Airway organoids. Organoids were harvested from matrigel, treated with 0.1 µM pleconaril, 5 µM AG7404, 5 µM mindeudesivir and their combinations and infected with EV1 virus particles (moi = 2000 TCID50/organoid) for 1 h. Organoids were then washed by DMEM/F12 to thoroughly remove unabsorbed viruses. Organoids were embedded in matrigel and maintained in AEM with drugs at 37 °C with 5% CO2. Organoids and culture supernatant were collected for further analysis.

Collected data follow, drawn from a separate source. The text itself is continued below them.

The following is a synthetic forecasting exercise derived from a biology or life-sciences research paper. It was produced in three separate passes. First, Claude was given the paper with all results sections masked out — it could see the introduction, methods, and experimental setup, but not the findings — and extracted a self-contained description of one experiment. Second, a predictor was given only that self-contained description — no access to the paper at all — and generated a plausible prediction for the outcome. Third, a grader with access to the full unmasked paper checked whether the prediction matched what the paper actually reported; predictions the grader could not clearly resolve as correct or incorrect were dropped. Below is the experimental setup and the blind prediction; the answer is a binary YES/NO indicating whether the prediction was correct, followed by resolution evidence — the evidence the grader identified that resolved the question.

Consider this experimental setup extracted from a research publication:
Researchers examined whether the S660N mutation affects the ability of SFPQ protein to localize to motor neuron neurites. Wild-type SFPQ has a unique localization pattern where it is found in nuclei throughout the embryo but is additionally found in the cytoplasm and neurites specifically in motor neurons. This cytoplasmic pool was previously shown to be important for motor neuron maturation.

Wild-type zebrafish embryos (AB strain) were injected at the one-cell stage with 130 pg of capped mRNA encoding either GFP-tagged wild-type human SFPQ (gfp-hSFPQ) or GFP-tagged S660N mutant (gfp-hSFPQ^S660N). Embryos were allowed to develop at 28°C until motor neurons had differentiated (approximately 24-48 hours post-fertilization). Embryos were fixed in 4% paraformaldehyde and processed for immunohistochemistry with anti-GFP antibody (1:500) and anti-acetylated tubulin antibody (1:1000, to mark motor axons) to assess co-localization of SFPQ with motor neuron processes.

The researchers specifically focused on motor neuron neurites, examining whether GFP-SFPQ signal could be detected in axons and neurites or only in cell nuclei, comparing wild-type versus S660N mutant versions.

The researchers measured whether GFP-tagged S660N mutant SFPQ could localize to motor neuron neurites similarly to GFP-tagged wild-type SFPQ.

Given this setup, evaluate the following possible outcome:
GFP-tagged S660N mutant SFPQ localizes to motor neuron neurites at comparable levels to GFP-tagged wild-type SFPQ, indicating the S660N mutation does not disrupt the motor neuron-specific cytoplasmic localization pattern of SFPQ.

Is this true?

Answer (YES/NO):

Retinal, heart, and brain organoids. One organoid was placed in each well in an ultralow attachment 96-well plate, with a total of 100 µl of media per well. Compounds (0.1 µM pleconaril, 1 µM AG7404, and 10 µM mindeudesivir) and their combinations were introduced and virus (20000 PFU/mL) or mock was added. After 2.5 h the media was replaced with fresh media containing compounds. After 72 h, 30 µl of media of each well was taken for virus detection by RT-qPCR. The contractions of heart organoids were monitored using microscope. The retinal organoids were sonicated, and ATP content (cell viability) was measured by CTG assay.

Live organoid imaging

Pancreatic organoids were imaged with 2,5× objective on the Agilent Cytation 5 plate reader/imager. Retinal organoids were imaged using Olympus CKX53 microscope with 10x objective and an Olympus DP28 camera. Brain organoids were imaged using Evos cell imaging system with 4× objective and fluorescent filters (ThermoFisher Scientific). Heart organoids were imaged and filmed using Olympus CKX53 microscope with 10x brightfield objective and an Olympus UC90 camera. The resulting movies were then processed using CONTRACTIONWAVE software, which enabled the quantification of contractile dynamics across different organoid regions [30]. This method allows for the extraction of detailed contraction patterns and amplitude information, providing critical insights into the functional characteristics of the heart organoids under various experimental conditions.